### THE PROBLEM
Lines from the entries below that hold "marking" form the answer; copy all of them.

(Saved data entries)
☆ ☆ ☆ ☆ ☆

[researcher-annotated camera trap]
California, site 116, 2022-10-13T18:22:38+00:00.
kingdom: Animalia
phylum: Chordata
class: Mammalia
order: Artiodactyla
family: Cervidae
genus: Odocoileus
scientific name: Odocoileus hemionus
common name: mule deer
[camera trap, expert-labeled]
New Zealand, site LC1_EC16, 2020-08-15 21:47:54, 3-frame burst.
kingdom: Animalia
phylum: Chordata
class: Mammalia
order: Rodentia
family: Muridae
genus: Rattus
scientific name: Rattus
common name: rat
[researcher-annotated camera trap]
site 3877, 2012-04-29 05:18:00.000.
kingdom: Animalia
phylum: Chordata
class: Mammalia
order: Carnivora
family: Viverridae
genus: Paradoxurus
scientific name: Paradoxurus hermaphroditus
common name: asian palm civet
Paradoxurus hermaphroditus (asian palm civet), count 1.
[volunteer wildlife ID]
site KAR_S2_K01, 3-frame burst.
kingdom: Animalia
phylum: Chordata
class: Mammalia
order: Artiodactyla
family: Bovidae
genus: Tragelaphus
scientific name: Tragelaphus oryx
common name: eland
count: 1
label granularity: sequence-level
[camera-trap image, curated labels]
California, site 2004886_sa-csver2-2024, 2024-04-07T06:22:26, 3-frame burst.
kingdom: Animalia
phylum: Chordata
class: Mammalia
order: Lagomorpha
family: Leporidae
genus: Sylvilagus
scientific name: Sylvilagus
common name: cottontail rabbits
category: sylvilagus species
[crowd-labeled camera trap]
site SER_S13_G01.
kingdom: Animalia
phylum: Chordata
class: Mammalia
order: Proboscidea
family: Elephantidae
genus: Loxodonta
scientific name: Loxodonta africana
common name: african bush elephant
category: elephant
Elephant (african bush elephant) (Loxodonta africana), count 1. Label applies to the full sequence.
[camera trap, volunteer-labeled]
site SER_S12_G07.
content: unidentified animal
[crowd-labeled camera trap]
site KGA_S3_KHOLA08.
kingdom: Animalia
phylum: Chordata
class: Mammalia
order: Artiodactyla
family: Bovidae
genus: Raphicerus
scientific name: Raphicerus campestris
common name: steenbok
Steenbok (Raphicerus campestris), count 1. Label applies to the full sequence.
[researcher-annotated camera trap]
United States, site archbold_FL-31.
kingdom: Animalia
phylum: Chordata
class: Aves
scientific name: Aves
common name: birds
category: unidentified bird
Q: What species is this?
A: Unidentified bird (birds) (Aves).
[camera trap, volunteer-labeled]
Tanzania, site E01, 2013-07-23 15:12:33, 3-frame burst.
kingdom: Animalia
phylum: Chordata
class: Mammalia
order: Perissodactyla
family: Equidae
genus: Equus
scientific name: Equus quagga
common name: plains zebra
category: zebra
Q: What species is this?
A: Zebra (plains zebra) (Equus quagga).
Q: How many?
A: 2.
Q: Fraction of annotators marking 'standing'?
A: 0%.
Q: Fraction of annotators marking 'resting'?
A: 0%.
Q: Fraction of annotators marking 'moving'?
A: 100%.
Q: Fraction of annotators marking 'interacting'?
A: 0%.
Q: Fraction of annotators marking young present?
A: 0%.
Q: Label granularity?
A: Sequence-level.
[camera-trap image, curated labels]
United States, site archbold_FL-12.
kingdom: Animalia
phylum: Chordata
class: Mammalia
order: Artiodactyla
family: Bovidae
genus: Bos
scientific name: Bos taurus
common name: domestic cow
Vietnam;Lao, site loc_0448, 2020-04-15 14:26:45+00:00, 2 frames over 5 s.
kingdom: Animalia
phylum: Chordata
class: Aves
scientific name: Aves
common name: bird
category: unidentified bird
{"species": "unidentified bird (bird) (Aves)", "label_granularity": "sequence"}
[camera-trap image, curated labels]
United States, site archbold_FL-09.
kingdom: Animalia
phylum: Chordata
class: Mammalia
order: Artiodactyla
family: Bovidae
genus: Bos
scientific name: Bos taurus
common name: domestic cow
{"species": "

☆ ☆ ☆ ☆ ☆

### RESPONSE BELOW
Q: Fraction of annotators marking 'standing'?
Q: Fraction of annotators marking 'resting'?
Q: Fraction of annotators marking 'moving'?
Q: Fraction of annotators marking 'interacting'?
Q: Fraction of annotators marking young present?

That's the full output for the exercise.